◆ SOURCE TEXT:
..............................

Let me start by getting something straight. One of my colleagues put it to me that this IPA trip was arguably “a jolly” for agency leaders in California. I refuted the accusation then and I will again today. There was nothing arguable about it. It was a jolly. In fact jolly was not the word, it was incredible.
It was variously inspiring, exhilarating and exhausting. Several of us were also working on pitches back at base – starting up our laptops at ridiculous times of day and night to do bits of work. But the rest of the time was spent in the company of 16 wonderful people and 18 incredible companies.
Hyperbole over, let me try to capture some of what we learnt.
I have framed this in terms of a developing consensus – a consensus that emerged very clearly in California. And one that unites some of the most successful and fastest-growing businesses in the world. After a whirlwind tour of 18 such companies in four days, some clear themes emerged. I have picked six.
Vision
The first was vision. Specifically, the importance of a company vision which transcends the every day and points towards a higher purpose. It also transcends the immediate capabilities of the product – to provide an enduring goal.
For Facebook it’s the creation of “the largest living map of living connections”. Think about it: “The largest living map of living connections”. It’s an epic goal, and rich too. And amongst other things explains why Facebook are spending time studying the science of influence. How do we use our peer groups to help us filter the vast amounts of information we are assailed with on a daily basis? How many groups are we typically members of anyway and what influence do they have on the way we make decisions?
When your mission is “the largest living map of human connections” it naturally leads to asking these big questions. And as marketers we very much need the answers to questions like this.

..............................

Collection entries

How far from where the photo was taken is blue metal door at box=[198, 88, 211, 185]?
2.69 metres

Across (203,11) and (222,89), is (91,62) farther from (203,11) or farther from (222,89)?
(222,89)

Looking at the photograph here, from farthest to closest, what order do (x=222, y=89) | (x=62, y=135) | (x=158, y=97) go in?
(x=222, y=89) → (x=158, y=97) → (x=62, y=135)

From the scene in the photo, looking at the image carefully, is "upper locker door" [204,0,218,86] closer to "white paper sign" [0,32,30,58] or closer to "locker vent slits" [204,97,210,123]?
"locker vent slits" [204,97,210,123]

..............................

◆ ACTIONS TO TAKE:
1 – Echo back the text on the California trip word for word, from "Hyperbole over, let" up to and including "an enduring goal.".
2 – Duplicate the entries exactly, from the line with "Looking at the photograph" up to and including the line with "(x=222, y=89) → (x=158, y=97) → (x=62, y=135)".

◆ TASK SOLUTIONS:
1 –
Hyperbole over, let me try to capture some of what we learnt.
I have framed this in terms of a developing consensus – a consensus that emerged very clearly in California. And one that unites some of the most successful and fastest-growing businesses in the world. After a whirlwind tour of 18 such companies in four days, some clear themes emerged. I have picked six.
Vision
The first was vision. Specifically, the importance of a company vision which transcends the every day and points towards a higher purpose. It also transcends the immediate capabilities of the product – to provide an enduring goal.

2 –
Looking at the photograph here, from farthest to closest, what order do (x=222, y=89) | (x=62, y=135) | (x=158, y=97) go in?
(x=222, y=89) → (x=158, y=97) → (x=62, y=135)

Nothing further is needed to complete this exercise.